The threat that gaming poses to arts and culture may not seem obvious, but that's exactly why the arts community is asking the caucus to be its white knight.
Arts advocates are convinced that gambling, whether in the form of "resort-style" casinos or race-track slot parlors, will cut directly into the money that households spend on the arts. Their fear is that a green light for gambling will be the death knell for performing-arts centers and organizations, both large and small, which are already suffering financially.
One reason for the fears of theater owners in particular is that state casinos might include performance arenas, which in their opinion will provide unfair competition — unfair because, for the casinos, entertainment is a loss leader to bring people onto the premises to gamble. Casinos can thus offer more money to performers, and charge less to patrons, than standalone performance centers can.
For a good idea of what kind of model arts organizations here in Massachusetts will be up against, one need look only as far south as Connecticut, where the Mohegan Sun and Foxwoods casinos have become entertainment meccas, each with several theaters presenting acts ranging from stand-up comics, such as Jerry Seinfeld, to musicians, such as Jay-Z, who plays Mohegan Sun this Saturday.
The bottom line, say arts advocates, is that existing venues will be affected, as will the vibrant scene they provide for cities and towns from the Berkshires to Cape Cod.
Members of the Cultural Caucus say they were not thinking of casinos when they gathered a month ago for their first meeting. Together with key players like the Massachusetts Cultural Council (MCC) and the Boston Foundation, the lawmakers were motivated by concern over state budget reductions, which has seen cultural funding drop from close to $20 million in 1998 to less than $10 million this year.

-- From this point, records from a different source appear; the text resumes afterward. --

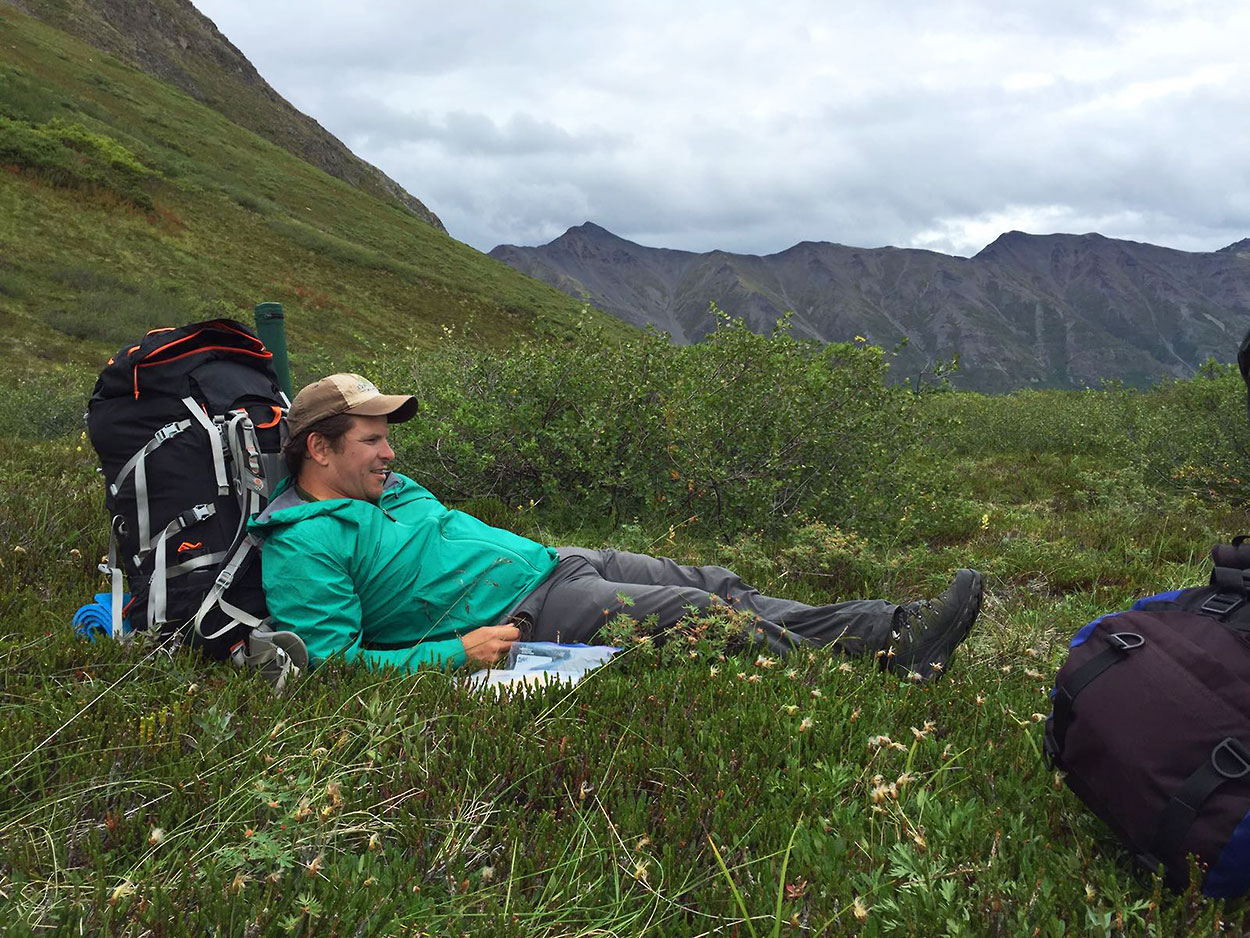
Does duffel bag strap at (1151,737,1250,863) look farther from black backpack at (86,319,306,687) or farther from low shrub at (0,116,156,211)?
low shrub at (0,116,156,211)

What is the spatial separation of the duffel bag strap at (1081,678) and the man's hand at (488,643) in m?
2.35

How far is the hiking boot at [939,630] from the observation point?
3713mm

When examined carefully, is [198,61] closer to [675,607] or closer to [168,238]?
[168,238]

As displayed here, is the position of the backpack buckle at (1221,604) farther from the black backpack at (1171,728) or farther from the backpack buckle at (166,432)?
the backpack buckle at (166,432)

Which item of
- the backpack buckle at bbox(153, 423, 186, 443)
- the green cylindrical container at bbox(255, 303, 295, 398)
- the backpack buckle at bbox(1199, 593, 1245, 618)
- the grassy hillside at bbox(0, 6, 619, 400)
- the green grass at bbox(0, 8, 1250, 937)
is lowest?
the green grass at bbox(0, 8, 1250, 937)

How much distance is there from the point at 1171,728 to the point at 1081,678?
10.1 inches

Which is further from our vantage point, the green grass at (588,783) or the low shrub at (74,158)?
the low shrub at (74,158)

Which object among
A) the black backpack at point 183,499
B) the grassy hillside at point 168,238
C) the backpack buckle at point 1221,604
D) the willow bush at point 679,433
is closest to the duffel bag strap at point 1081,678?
the backpack buckle at point 1221,604

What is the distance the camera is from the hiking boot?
371cm

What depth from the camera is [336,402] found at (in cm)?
391

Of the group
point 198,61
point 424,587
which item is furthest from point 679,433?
point 198,61

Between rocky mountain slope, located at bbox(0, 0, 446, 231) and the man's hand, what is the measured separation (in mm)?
84424

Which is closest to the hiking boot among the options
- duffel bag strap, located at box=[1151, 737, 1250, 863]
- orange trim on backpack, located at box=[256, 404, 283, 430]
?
duffel bag strap, located at box=[1151, 737, 1250, 863]

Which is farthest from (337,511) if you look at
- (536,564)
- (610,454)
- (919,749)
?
Answer: (610,454)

A caucus, they thought, could better make the case for viewing arts as an investment in the "creative economy."
There was also, according to some, concern about waning influence on Beacon Hill. The arts community recently lost an effective lobbyist, Dan Hunter, who left the Massachusetts Advocates for the Arts, Sciences, and Humanities (MAASH) in December to form a consulting business. And the Joint Committee on Tourism, Arts, and Cultural Development (many of whose members are also in the new caucus), once headed by more powerful lawmakers, is newly co-chaired this session by first-term senator Sonia Chang-Díaz and third-term representative John Keenan.

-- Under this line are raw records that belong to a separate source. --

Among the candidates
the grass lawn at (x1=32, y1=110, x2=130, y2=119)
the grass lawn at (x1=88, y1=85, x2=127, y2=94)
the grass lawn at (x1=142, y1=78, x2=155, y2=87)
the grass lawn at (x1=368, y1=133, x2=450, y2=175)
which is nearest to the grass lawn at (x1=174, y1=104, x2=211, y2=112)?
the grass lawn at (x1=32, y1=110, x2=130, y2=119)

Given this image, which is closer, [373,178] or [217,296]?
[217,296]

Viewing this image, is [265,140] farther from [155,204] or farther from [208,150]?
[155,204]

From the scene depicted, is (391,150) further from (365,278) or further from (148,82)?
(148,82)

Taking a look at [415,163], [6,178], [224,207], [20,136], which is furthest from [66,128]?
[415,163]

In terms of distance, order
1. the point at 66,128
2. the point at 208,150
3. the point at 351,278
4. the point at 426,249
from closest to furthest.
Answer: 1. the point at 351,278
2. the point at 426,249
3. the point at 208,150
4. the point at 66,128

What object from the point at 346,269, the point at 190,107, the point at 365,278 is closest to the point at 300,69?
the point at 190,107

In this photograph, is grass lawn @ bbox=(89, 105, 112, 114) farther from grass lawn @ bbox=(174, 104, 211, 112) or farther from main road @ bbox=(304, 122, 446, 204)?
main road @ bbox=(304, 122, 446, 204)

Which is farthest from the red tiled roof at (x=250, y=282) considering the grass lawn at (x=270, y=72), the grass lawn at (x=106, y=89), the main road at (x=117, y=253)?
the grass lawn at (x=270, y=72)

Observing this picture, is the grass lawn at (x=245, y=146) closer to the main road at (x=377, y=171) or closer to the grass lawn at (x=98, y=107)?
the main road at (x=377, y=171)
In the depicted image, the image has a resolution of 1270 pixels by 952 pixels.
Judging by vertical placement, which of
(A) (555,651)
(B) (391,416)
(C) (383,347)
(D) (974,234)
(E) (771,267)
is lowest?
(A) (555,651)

Although funding was their primary focus, the people behind the caucus were prepared to think bigger.
"Certainly funding is important, but it is important for us to think creatively," says Chang-Díaz of Jamaica Plain, who is also co-chairing the caucus. She hopes the caucus members can serve as a watchdog to find the potential positive or negative impacts to arts and culture hidden within the 6000-plus bills filed on Beacon Hill each year.